Write out exactly, please, the lines from the one containing "In this picture, of" to the end of the material.
--- start Listing ---
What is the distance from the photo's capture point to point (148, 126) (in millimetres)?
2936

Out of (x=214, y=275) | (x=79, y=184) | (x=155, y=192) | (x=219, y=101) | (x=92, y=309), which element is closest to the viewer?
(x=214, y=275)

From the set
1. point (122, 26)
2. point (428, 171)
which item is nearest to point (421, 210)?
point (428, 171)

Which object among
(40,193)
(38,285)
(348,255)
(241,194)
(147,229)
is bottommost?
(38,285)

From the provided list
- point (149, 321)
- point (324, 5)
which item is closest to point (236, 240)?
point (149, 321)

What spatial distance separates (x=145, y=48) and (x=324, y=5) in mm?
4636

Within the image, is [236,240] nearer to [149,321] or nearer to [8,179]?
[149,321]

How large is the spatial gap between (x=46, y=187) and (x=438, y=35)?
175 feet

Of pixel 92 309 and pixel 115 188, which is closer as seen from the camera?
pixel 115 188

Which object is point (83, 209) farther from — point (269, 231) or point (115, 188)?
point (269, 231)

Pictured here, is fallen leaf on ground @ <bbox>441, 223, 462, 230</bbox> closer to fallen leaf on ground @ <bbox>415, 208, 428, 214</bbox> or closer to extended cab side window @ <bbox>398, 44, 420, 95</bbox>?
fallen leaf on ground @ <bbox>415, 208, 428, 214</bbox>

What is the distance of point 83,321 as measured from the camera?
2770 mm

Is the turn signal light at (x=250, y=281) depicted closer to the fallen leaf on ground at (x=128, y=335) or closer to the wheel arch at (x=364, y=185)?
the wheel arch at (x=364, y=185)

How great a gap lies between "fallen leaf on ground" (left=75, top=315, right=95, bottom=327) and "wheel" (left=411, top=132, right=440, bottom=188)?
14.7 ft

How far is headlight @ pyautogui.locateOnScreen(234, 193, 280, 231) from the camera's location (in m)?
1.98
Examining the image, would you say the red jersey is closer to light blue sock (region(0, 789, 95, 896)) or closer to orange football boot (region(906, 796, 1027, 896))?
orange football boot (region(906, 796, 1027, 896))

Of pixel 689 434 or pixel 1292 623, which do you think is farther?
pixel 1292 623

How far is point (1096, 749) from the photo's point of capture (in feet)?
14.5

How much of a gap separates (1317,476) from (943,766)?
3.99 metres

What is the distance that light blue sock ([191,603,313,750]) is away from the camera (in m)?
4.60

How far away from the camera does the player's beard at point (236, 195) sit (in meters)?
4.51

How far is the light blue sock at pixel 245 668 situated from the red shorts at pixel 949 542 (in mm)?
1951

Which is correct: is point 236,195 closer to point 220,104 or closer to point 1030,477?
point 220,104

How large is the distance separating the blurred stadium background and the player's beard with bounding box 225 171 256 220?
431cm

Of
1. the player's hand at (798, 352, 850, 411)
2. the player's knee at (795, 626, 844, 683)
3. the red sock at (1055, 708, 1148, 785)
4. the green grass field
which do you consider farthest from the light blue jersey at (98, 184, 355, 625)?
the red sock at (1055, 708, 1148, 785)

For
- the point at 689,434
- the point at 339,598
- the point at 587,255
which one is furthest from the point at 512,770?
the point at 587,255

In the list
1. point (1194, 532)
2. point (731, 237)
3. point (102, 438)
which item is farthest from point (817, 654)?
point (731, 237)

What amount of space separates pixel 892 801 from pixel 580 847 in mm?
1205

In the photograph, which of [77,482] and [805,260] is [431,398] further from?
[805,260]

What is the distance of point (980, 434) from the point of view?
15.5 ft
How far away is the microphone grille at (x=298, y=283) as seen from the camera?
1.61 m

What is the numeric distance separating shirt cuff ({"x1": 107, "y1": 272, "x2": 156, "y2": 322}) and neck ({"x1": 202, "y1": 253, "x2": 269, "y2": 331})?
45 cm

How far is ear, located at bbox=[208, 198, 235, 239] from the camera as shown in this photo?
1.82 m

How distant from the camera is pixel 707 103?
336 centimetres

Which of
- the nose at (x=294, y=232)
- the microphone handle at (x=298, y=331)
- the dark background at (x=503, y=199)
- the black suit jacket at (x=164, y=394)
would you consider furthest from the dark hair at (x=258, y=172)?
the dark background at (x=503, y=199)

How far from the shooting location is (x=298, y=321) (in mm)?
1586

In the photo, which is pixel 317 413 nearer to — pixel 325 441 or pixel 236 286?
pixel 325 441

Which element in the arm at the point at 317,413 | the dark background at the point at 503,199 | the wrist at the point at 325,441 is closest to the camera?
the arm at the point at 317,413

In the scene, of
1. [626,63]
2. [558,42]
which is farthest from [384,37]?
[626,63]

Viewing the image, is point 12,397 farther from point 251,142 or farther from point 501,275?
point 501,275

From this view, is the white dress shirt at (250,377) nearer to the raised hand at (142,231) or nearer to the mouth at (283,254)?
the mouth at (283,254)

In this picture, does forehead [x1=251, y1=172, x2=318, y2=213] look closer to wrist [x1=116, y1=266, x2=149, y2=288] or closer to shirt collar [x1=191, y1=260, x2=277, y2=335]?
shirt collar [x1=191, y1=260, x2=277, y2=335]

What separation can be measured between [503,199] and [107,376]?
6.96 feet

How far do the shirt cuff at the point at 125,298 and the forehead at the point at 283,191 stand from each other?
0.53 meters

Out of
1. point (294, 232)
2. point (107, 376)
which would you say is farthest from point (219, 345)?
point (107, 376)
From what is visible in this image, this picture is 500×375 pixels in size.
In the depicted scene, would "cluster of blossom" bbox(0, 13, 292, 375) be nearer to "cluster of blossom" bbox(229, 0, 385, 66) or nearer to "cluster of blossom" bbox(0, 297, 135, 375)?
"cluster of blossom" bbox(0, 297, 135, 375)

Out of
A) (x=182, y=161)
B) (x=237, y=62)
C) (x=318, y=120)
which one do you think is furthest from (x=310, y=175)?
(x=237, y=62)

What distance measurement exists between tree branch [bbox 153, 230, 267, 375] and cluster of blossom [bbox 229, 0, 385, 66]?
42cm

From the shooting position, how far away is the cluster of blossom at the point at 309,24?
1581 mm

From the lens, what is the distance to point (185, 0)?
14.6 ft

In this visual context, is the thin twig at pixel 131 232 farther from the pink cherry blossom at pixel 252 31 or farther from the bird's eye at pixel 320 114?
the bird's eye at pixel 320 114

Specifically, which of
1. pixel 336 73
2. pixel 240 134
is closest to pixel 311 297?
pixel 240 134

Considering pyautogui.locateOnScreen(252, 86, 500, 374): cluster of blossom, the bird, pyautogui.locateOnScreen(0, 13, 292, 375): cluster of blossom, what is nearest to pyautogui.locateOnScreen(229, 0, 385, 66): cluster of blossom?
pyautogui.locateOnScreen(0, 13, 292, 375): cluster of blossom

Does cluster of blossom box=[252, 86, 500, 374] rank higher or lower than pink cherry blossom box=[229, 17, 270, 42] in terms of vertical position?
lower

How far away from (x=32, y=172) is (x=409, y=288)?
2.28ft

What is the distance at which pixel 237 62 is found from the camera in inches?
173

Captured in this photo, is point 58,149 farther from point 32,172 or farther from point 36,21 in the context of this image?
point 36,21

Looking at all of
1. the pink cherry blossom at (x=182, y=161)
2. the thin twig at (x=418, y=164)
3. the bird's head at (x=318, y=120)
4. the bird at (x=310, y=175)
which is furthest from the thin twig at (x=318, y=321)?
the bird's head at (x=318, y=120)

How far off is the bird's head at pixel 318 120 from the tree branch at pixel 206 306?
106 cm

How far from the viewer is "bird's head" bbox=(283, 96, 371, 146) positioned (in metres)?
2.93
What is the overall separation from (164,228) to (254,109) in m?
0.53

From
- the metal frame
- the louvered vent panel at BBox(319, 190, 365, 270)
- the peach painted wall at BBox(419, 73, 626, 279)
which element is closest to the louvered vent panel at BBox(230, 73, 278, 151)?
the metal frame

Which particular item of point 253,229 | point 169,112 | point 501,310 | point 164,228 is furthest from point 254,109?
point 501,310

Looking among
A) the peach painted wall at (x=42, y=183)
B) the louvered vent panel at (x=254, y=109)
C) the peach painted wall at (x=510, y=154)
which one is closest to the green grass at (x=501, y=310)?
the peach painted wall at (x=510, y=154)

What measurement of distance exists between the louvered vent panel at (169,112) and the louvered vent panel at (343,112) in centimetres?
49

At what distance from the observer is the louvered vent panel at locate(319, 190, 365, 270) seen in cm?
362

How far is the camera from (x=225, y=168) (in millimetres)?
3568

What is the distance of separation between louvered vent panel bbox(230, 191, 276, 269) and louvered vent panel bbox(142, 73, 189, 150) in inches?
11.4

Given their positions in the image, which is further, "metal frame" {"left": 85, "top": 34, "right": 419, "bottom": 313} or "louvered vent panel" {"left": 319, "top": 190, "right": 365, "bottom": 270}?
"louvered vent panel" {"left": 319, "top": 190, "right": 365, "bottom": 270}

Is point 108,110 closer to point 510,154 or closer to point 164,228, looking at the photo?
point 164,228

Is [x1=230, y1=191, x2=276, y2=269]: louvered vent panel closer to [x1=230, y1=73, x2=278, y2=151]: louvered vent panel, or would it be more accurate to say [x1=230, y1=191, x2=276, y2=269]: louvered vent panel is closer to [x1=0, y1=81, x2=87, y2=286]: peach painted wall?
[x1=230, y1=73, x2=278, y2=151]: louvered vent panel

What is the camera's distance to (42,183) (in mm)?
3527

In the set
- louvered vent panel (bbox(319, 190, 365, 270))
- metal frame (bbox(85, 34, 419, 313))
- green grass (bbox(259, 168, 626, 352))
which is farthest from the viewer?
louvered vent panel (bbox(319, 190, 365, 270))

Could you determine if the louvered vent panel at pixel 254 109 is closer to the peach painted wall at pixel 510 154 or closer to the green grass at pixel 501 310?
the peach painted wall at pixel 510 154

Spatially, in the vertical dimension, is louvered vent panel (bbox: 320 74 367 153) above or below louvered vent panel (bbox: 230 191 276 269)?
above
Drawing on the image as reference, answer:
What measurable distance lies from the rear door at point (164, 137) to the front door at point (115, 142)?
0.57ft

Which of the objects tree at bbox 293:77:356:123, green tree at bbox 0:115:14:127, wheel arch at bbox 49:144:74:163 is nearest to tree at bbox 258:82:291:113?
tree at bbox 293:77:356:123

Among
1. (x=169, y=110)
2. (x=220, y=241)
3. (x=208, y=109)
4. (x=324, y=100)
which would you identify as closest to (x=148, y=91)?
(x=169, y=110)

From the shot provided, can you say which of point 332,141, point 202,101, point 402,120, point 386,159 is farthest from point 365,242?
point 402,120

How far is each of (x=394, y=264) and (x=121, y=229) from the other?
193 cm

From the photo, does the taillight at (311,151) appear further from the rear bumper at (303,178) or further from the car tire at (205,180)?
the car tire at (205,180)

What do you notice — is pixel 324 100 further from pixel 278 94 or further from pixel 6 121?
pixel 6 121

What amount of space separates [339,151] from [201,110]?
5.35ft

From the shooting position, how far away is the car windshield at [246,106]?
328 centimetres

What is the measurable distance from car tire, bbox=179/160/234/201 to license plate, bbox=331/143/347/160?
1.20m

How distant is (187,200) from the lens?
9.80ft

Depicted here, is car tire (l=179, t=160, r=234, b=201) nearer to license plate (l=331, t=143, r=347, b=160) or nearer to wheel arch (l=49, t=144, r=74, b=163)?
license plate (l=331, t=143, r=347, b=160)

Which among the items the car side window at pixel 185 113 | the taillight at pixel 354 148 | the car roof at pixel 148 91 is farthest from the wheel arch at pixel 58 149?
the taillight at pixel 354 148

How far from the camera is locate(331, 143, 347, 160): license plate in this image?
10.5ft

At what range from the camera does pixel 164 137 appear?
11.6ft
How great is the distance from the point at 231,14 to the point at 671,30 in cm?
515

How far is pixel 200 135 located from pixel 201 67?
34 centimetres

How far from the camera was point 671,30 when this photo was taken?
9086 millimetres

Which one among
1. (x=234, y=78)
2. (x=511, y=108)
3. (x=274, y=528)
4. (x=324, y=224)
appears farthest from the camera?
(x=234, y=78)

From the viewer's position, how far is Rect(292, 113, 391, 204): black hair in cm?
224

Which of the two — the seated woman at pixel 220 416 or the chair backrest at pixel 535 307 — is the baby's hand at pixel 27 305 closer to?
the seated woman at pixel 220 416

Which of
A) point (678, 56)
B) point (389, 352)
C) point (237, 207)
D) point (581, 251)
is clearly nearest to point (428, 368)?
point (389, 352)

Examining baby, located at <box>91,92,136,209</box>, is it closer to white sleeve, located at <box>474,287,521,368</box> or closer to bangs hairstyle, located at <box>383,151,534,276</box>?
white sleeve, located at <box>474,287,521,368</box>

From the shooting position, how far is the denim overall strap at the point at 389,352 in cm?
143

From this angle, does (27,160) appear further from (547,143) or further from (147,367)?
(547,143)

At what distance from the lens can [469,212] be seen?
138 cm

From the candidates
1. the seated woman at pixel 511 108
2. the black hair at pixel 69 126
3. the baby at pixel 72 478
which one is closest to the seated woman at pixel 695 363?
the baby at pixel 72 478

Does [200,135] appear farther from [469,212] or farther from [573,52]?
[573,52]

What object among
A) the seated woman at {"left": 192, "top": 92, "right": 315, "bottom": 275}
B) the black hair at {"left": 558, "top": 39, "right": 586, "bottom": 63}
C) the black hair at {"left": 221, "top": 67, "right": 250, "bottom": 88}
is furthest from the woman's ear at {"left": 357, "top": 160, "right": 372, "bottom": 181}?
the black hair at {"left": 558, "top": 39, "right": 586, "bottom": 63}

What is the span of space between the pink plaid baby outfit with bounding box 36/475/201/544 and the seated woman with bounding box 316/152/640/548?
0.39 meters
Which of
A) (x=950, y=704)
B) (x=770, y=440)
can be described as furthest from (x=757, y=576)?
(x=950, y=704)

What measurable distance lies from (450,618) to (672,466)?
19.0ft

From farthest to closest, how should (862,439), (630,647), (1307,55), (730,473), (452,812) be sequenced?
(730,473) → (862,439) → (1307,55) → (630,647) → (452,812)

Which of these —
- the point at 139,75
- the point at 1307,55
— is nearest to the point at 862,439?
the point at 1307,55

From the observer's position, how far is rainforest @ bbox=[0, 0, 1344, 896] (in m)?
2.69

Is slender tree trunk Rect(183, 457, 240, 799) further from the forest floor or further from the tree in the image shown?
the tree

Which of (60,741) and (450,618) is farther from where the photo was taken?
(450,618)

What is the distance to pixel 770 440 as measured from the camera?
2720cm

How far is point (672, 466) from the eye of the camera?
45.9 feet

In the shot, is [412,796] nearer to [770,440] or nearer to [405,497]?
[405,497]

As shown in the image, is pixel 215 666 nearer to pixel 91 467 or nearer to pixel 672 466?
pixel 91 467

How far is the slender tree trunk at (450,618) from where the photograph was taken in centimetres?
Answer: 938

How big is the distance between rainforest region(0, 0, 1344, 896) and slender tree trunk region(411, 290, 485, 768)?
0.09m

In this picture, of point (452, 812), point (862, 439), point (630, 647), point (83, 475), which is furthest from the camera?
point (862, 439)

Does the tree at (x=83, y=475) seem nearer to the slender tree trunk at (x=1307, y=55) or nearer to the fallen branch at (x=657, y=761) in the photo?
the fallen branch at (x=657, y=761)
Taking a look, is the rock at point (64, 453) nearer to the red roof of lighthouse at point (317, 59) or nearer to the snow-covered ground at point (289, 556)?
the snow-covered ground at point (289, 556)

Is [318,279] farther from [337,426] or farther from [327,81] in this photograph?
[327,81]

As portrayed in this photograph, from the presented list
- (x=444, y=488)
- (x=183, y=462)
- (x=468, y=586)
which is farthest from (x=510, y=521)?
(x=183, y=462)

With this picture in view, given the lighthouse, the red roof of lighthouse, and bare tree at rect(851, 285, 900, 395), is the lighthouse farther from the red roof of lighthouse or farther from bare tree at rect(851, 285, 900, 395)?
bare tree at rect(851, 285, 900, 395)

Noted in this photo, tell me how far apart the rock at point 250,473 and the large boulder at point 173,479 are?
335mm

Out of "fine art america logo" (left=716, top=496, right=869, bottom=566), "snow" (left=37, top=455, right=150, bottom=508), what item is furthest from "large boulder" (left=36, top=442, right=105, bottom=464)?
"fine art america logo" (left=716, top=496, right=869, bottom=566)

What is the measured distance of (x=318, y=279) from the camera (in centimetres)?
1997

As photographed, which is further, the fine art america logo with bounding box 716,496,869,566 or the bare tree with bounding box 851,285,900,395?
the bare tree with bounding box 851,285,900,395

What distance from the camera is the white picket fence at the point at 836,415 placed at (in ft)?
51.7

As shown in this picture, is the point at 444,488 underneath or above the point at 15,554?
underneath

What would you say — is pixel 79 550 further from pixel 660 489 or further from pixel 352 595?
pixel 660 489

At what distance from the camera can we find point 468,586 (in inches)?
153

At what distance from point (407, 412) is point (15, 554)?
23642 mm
--- end Listing ---
**Answer to this problem**
In this picture, of point (452, 812), point (862, 439), point (630, 647), point (83, 475), which is furthest from the camera?
point (862, 439)

Does the tree at (x=83, y=475) seem nearer to the slender tree trunk at (x=1307, y=55) or nearer to the fallen branch at (x=657, y=761) in the photo?
the fallen branch at (x=657, y=761)
Taking a look, is the rock at point (64, 453) nearer to the red roof of lighthouse at point (317, 59) or nearer to the snow-covered ground at point (289, 556)?
the snow-covered ground at point (289, 556)

Is [318,279] farther from [337,426] or farther from [327,81] in this photograph?
[327,81]

As portrayed in this photograph, from the presented list
- (x=444, y=488)
- (x=183, y=462)
- (x=468, y=586)
which is farthest from (x=510, y=521)?
(x=183, y=462)

With this picture in view, given the lighthouse, the red roof of lighthouse, and bare tree at rect(851, 285, 900, 395), is the lighthouse farther from the red roof of lighthouse or farther from bare tree at rect(851, 285, 900, 395)?
bare tree at rect(851, 285, 900, 395)

Noted in this photo, tell me how far apart the rock at point 250,473 and the large boulder at point 173,479 are?
335mm

Out of "fine art america logo" (left=716, top=496, right=869, bottom=566), "snow" (left=37, top=455, right=150, bottom=508), what item is furthest from "large boulder" (left=36, top=442, right=105, bottom=464)?
"fine art america logo" (left=716, top=496, right=869, bottom=566)

What is the measured distance of (x=318, y=279) from the camera (in centimetres)?
1997

As photographed, which is further, the fine art america logo with bounding box 716,496,869,566 or the bare tree with bounding box 851,285,900,395?
the bare tree with bounding box 851,285,900,395

What distance from the camera is the white picket fence at the point at 836,415 placed at (in ft)?
51.7

As shown in this picture, is the point at 444,488 underneath or above the point at 15,554?
underneath

What would you say — is pixel 79 550 further from pixel 660 489 or further from pixel 352 595?
pixel 660 489

At what distance from the camera can we find point 468,586 (in inches)?
153

At what distance from point (407, 412) is point (15, 554)?
23642 mm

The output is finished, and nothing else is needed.